Please list every line of the records below that contains the string "http". Case counts.

━━━━━ AVAILABLE DATA ━━━━━

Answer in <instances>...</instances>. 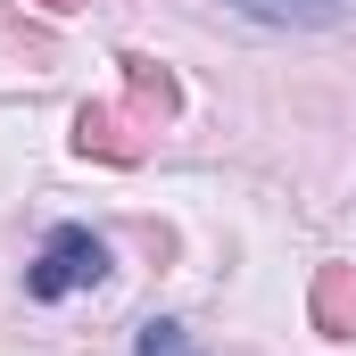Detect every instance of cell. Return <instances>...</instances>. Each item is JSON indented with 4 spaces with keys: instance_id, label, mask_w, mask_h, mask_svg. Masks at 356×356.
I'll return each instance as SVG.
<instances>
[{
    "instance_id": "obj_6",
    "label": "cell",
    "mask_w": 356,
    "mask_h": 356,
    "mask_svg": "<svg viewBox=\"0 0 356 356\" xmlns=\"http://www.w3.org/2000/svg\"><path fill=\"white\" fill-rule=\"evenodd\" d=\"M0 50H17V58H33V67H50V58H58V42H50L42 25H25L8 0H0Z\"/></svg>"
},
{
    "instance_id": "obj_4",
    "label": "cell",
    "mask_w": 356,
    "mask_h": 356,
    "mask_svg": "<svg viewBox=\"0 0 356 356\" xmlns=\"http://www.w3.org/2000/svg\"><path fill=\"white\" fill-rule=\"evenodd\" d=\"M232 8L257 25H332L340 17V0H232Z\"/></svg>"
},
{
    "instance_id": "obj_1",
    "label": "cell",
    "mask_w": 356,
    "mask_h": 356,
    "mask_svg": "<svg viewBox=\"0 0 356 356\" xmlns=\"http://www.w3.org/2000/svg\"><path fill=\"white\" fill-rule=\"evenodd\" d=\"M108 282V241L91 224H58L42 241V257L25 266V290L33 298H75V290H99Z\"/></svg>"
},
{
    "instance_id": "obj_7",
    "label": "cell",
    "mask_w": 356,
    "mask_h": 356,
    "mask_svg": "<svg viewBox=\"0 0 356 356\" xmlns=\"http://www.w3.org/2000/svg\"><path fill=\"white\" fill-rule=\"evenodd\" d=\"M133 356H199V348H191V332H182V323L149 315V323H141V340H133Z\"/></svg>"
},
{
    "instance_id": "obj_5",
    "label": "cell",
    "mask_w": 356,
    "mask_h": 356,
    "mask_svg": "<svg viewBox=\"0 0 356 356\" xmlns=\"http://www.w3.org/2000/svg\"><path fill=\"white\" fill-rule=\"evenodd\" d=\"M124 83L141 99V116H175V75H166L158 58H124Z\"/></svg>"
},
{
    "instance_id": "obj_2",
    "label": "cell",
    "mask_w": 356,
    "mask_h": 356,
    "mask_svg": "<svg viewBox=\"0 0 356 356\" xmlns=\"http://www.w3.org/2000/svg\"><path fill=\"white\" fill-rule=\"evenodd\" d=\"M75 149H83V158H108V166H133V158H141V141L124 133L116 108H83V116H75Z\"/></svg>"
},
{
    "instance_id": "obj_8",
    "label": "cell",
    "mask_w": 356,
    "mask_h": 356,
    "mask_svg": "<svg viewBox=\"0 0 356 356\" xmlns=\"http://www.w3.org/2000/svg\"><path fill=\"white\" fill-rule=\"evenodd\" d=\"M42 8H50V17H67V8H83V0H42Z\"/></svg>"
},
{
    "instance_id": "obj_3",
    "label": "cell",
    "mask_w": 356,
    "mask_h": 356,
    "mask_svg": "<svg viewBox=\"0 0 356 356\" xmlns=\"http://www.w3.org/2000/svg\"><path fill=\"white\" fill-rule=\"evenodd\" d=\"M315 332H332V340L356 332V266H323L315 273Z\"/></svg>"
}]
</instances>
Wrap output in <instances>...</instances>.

━━━━━
━━━━━ AVAILABLE DATA ━━━━━

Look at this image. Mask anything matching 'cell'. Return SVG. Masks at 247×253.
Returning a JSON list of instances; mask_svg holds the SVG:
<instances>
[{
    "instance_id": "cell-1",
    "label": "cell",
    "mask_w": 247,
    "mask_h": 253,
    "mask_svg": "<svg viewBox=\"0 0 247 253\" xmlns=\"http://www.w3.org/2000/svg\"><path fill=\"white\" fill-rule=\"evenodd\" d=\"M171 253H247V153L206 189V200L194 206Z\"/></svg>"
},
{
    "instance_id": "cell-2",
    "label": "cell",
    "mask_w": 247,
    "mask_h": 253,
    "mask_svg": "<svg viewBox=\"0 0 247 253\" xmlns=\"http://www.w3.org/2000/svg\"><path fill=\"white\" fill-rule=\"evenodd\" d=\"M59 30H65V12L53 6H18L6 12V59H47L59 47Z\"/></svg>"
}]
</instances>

━━━━━

__PROBLEM SOLUTION__
    "mask_svg": "<svg viewBox=\"0 0 356 356\" xmlns=\"http://www.w3.org/2000/svg\"><path fill=\"white\" fill-rule=\"evenodd\" d=\"M0 50H17V58H33V67H50V58H58V42H50L42 25H25L8 0H0Z\"/></svg>"
    "mask_svg": "<svg viewBox=\"0 0 356 356\" xmlns=\"http://www.w3.org/2000/svg\"><path fill=\"white\" fill-rule=\"evenodd\" d=\"M232 8L257 25H332L340 17V0H232Z\"/></svg>"
    "mask_svg": "<svg viewBox=\"0 0 356 356\" xmlns=\"http://www.w3.org/2000/svg\"><path fill=\"white\" fill-rule=\"evenodd\" d=\"M108 282V241L91 224H58L42 241V257L25 266V290L33 298H75V290H99Z\"/></svg>"
    "mask_svg": "<svg viewBox=\"0 0 356 356\" xmlns=\"http://www.w3.org/2000/svg\"><path fill=\"white\" fill-rule=\"evenodd\" d=\"M133 356H199V348H191V332H182V323L149 315V323H141V340H133Z\"/></svg>"
    "mask_svg": "<svg viewBox=\"0 0 356 356\" xmlns=\"http://www.w3.org/2000/svg\"><path fill=\"white\" fill-rule=\"evenodd\" d=\"M124 83L141 99V116H175V75H166L158 58H124Z\"/></svg>"
    "mask_svg": "<svg viewBox=\"0 0 356 356\" xmlns=\"http://www.w3.org/2000/svg\"><path fill=\"white\" fill-rule=\"evenodd\" d=\"M75 149H83V158H108V166H133V158H141V141L124 133L116 108H83V116H75Z\"/></svg>"
    "mask_svg": "<svg viewBox=\"0 0 356 356\" xmlns=\"http://www.w3.org/2000/svg\"><path fill=\"white\" fill-rule=\"evenodd\" d=\"M42 8H50V17H67V8H83V0H42Z\"/></svg>"
    "mask_svg": "<svg viewBox=\"0 0 356 356\" xmlns=\"http://www.w3.org/2000/svg\"><path fill=\"white\" fill-rule=\"evenodd\" d=\"M315 332H332V340L356 332V266H323L315 273Z\"/></svg>"
    "mask_svg": "<svg viewBox=\"0 0 247 253\" xmlns=\"http://www.w3.org/2000/svg\"><path fill=\"white\" fill-rule=\"evenodd\" d=\"M171 253H247V153L206 189V200L194 206Z\"/></svg>"
    "mask_svg": "<svg viewBox=\"0 0 247 253\" xmlns=\"http://www.w3.org/2000/svg\"><path fill=\"white\" fill-rule=\"evenodd\" d=\"M59 30H65V12L53 6H18L6 12V59H47L59 47Z\"/></svg>"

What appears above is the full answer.